FIG. 10 is a component diagram of a mobile computing device including a smartphone suitable for use with the various embodiments.

FIG. 11 is a component diagram of a computing device including a laptop computer suitable for use with the various embodiments.

FIG. 12 is a component diagram of a computing device including a small touchscreen suitable for use with the various embodiments.

DETAILED DESCRIPTION

The various embodiments will be described in detail with reference to the accompanying drawings. Wherever possible, the same reference numbers will be used throughout the drawings to refer to the same or like parts. References made to particular examples and implementations are for illustrative purposes and are not intended to limit the scope of the various embodiments or the claims.

As used herein, the term “computing device” is used herein to refer to any one or all of smart watches, wearable computers (e.g., computing devices in the form of a badge, tag, bracelet, patch, belt buckle, medallion, necklace, pendant, pen, key chain, or any other device worn or carried by a user), cellular telephones, smart phones, personal or mobile multi-media players, personal data assistants (PDAs), wireless electronic mail receivers, multimedia Internet enabled cellular telephones, wireless gaming controllers, and similar personal electronic devices that include one or more programmable processor, memory, and a touchscreen display or similar user interface for displaying characters and/or images and receiving user inputs. A computing device may also include a computing device with a small display that may be attached to or integrated with a small area of an appliance, furniture, on a small area of a vehicles (e.g., on motorcycles, bicycles, or cars), and on small hand-held computing devices such as tablets and smart phones.

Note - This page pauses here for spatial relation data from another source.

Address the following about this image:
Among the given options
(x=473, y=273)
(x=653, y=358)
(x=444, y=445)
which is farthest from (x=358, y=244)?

The term “wireless device” is used herein to refer to any one or all of wireless router devices, wireless appliances, cellular telephones, smartphones, portable computing devices, personal or mobile multi-media players, laptop computers, tablet computers, smart books, ultrabooks, palmtop computers, wireless electronic mail receivers, multimedia Internet-enabled cellular telephones, medical devices and equipment, biometric sensors/devices, wearable devices including smart watches, smart clothing, smart glasses, smart wrist bands, smart jewelry (e.g., smart rings, smart bracelets, etc.), entertainment devices (e.g., wireless gaming controllers, music and video players, satellite radios, etc.), wireless-network enabled Internet of Things (IoT) devices including smart meters/sensors, industrial manufacturing equipment, large and small machinery and appliances for home or enterprise use, wireless communication elements within autonomous and semiautonomous vehicles, wireless devices affixed to or incorporated into various mobile platforms, global positioning system devices, and similar electronic devices that include a memory, wireless communication components and a programmable processor.

The term “system on chip” (SOC) is used herein to refer to a single integrated circuit (IC) chip that contains multiple resources and/or processors integrated on a single substrate. A single SOC may contain circuitry for digital, analog, mixed-signal, and radio-frequency functions. A single SOC may also include any number of general purpose and/or specialized processors (digital signal processors, modem processors, video processors, etc.), memory blocks (e.g., ROM, RAM, Flash, etc.), and resources (e.g., timers, voltage regulators, oscillators, etc.). SOCs may also include software for controlling the integrated resources and processors, as well as for controlling peripheral devices.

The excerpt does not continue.